QUESTIONS ON THE MATERIAL →
a: Answer these questions using the Folder3DDataset module text:
(i) Which two kinds of tasks does the dataset support?
(ii) In the example, what value is passed for mask_dir?
(iii) From which class does Folder3DDataset inherit?
b: From the Folder3DDataset module text, reproduce word for word the part that opens with the words containing "This module provides" and closes with "(optional, for segmentation)".

DOCUMENT SECTION →
*** Block opens ***
"""Custom Folder Dataset for 3D anomaly detection.

This module provides a custom dataset class that loads RGB-D data from a folder
structure. The dataset supports both classification and segmentation tasks.

The folder structure should contain RGB images and their corresponding depth maps.
The dataset can be configured with separate directories for:

- Normal training samples
- Normal test samples (optional)
- Abnormal test samples (optional)
- Mask annotations (optional, for segmentation)
- Depth maps for each image type

Example:
    >>> from pathlib import Path
    >>> from anomalib.data.datasets import Folder3DDataset
    >>> dataset = Folder3DDataset(
    ...     name="custom",
    ...     root="datasets/custom",
    ...     normal_dir="normal",
    ...     abnormal_dir="abnormal",
    ...     normal_depth_dir="normal_depth",
    ...     abnormal_depth_dir="abnormal_depth",
    ...     mask_dir="ground_truth"
    ... )
"""

# Copyright (C) 2024 Intel Corporation
# SPDX-License-Identifier: Apache-2.0

from pathlib import Path

from pandas import DataFrame, isna
from torchvision.transforms.v2 import Transform

from anomalib.data.datasets.base.depth import AnomalibDepthDataset
from anomalib.data.errors import MisMatchError
from anomalib.data.utils import DirType, LabelName, Split
from anomalib.data.utils.path import _prepare_files_labels, validate_and_resolve_path


class Folder3DDataset(AnomalibDepthDataset):
    """Dataset class for loading RGB-D data from a custom folder structure.

    Args:
        name (str): Name of the dataset
        normal_dir (str | Path): Path to directory containing normal images
        root (str | Path | None, optional): Root directory of the dataset.
            Defaults to ``None``.
*** Block closes ***
INFORMATION SHOWN →
*** Block opens ***
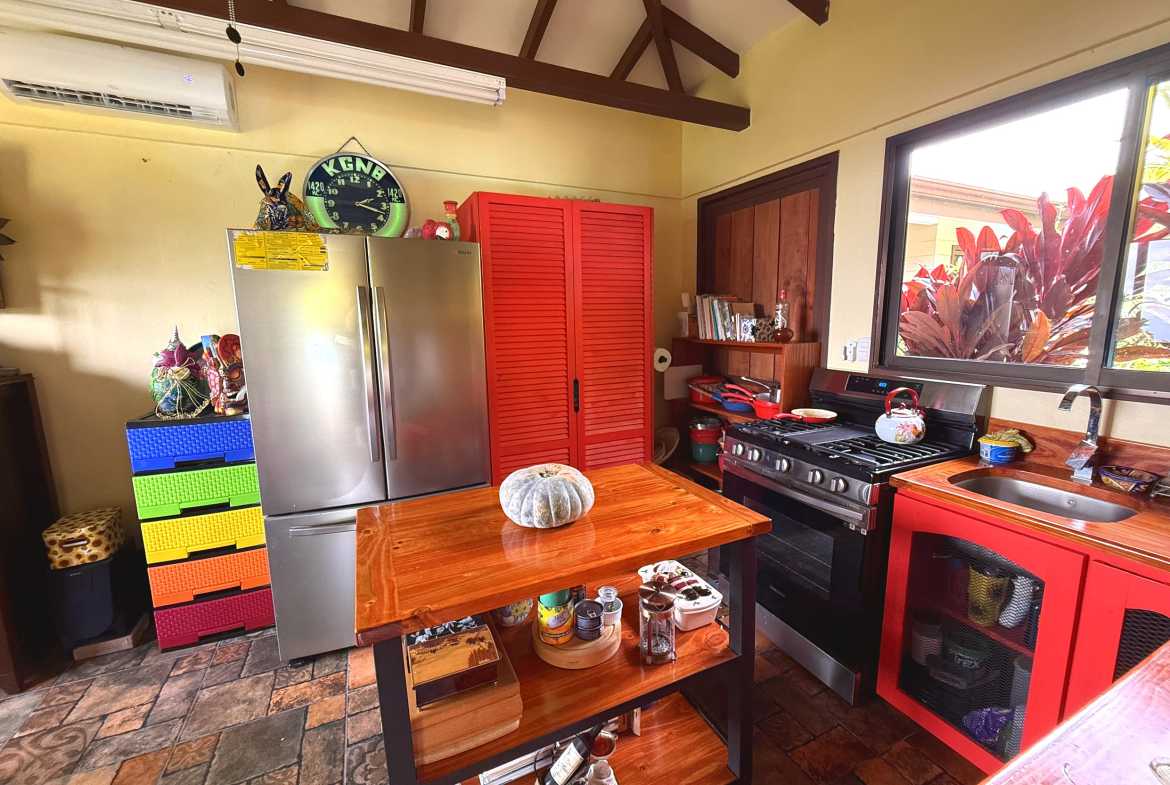 Ocean-View Home with Guesthouse kitchen with wooden island in Toucan Valley/Osa Mountain Village, Costa Rica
*** Block closes ***
ANSWERS TO THE EXERCISE →
a:
(i) Classification and segmentation.
(ii) "ground_truth"
(iii) AnomalibDepthDataset.

b:
This module provides a custom dataset class that loads RGB-D data from a folder
structure. The dataset supports both classification and segmentation tasks.

The folder structure should contain RGB images and their corresponding depth maps.
The dataset can be configured with separate directories for:

- Normal training samples
- Normal test samples (optional)
- Abnormal test samples (optional)
- Mask annotations (optional, for segmentation)